Tareas a realizar:
1) Según el fragmento del documento, ¿cuál es la verdadera tragedia de la finitud humana?
2) Transcribe del fragmento del documento el pasaje que va desde "La lancha de" hasta "de ser borrados.", incluidas ambas expresiones.

Fragmento del documento:
También los recuerdos familiares y los actores son el padre, la madre, el
abuelo, los hermanos. Son actores y realizan una representación sobre un
escenario, que abre su telón, en el teatro de la memoria.
Aquí hay gentes en un paisaje.
Una foto de 1865.
La lancha de vapor ha atracado en el
[muelle del
estrecho.
Cinco figuras. Una
señora con miriñaque claro, como un
[cascabel, como
una flor.
Los hombres
parecen figurantes en una función teatral
[popular.
Todos son guapos,
vacilantes, van camino de ser borrados.
Desembarcan un
instante. Son borrados.
Claramente la écfrasis de la fotografía describe el perfil
de cada uno de los miembros del grupo familiar. El miriñaque denota antigüedad,
ecos decimonónicos y una imagen diferente de la mujer, que también tiene una
musicalidad que le pertenece: la del movimiento del cascabel. Los hombres no importan
tanto, son actores en el escenario. Es una escena familiar, de unas vacaciones,
de un compartir, de un momento íntimo y cercano que probablemente tenga
profundas evocaciones.
Pero lo realmente interesante es el cierre, de nuevo
aparece la sombra de la muerte. Pero la verdadera tragedia de la finitud humana
no es el final de la existencia, sino el inevitable, y ciertamente inquietante,
olvido. El olvido lo afecta todo: los instantes son fugaces, serán borrados,
desaparecerán. Parecería que la verdad que nos revela Transtromer es que en el
fondo estamos compuestos de instantes, de momentos, de segundos. Bien lo dijo
Borges: “El tiempo es la sustancia de la que estoy hecho”. En el fondo el poeta
sueco es un cazador de instantes, un contemplador. Y su escritura poética lo
refleja. Se comprueba en el poema “A
TRAVÉS DEL BOSQUE”
Los
débiles gigantes están allí atrapados,
apiñados,
para que nada pueda caer.
El
abedul quebrado allí se pudre
en
posición erecta, como un dogma.
Desde
el Fondo del bosque subo yo.

Datos mostrados:
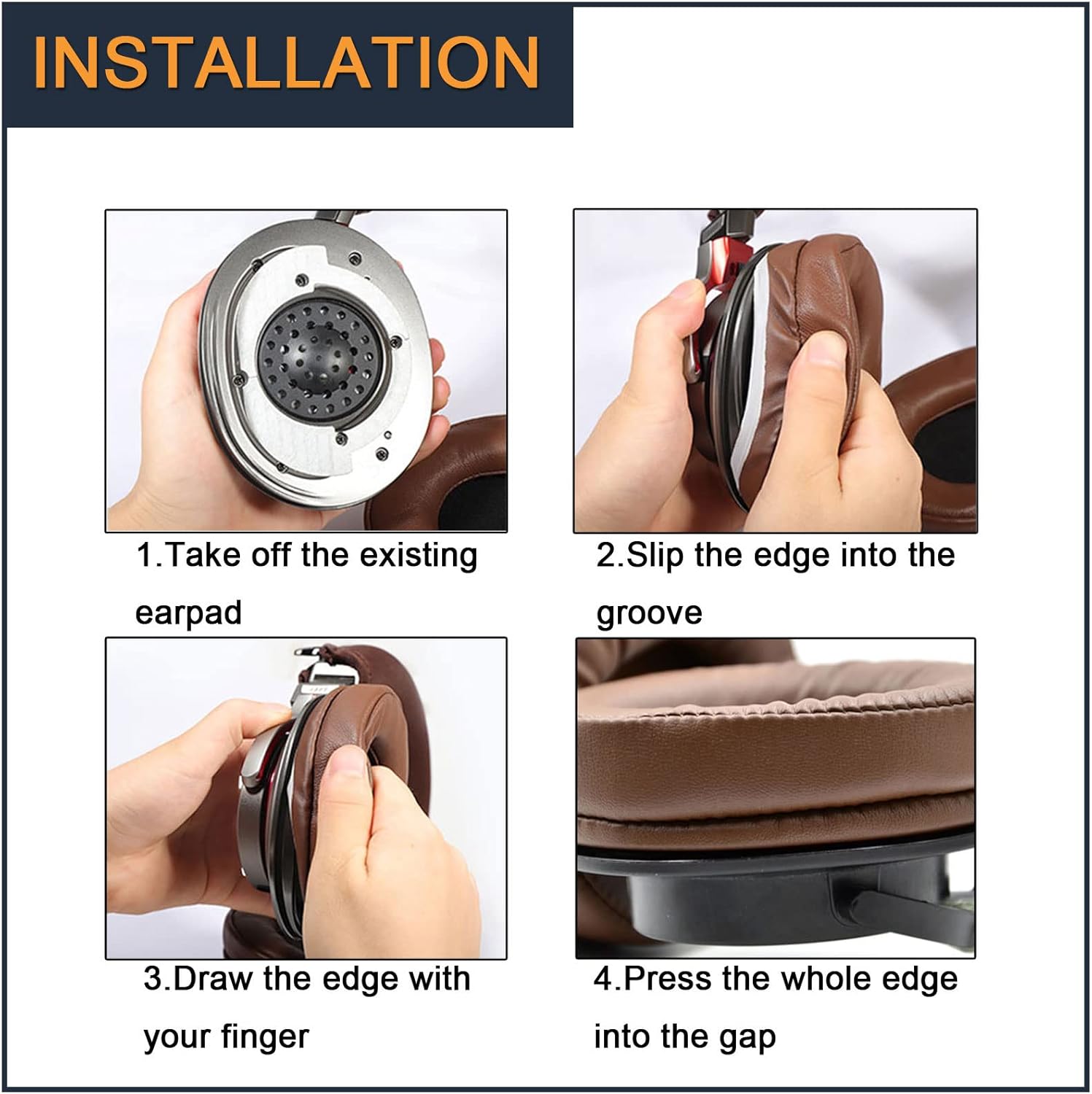 INSTALLATION

1.Take off the existing earpad

2.Slip the edge into the groove

3.Draw the edge with your finger

4.Press the whole edge into the gap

Respuestas:
1) El inevitable olvido, y no el final de la existencia.

2)
La lancha de vapor ha atracado en el
[muelle del
estrecho.
Cinco figuras. Una
señora con miriñaque claro, como un
[cascabel, como
una flor.
Los hombres
parecen figurantes en una función teatral
[popular.
Todos son guapos,
vacilantes, van camino de ser borrados.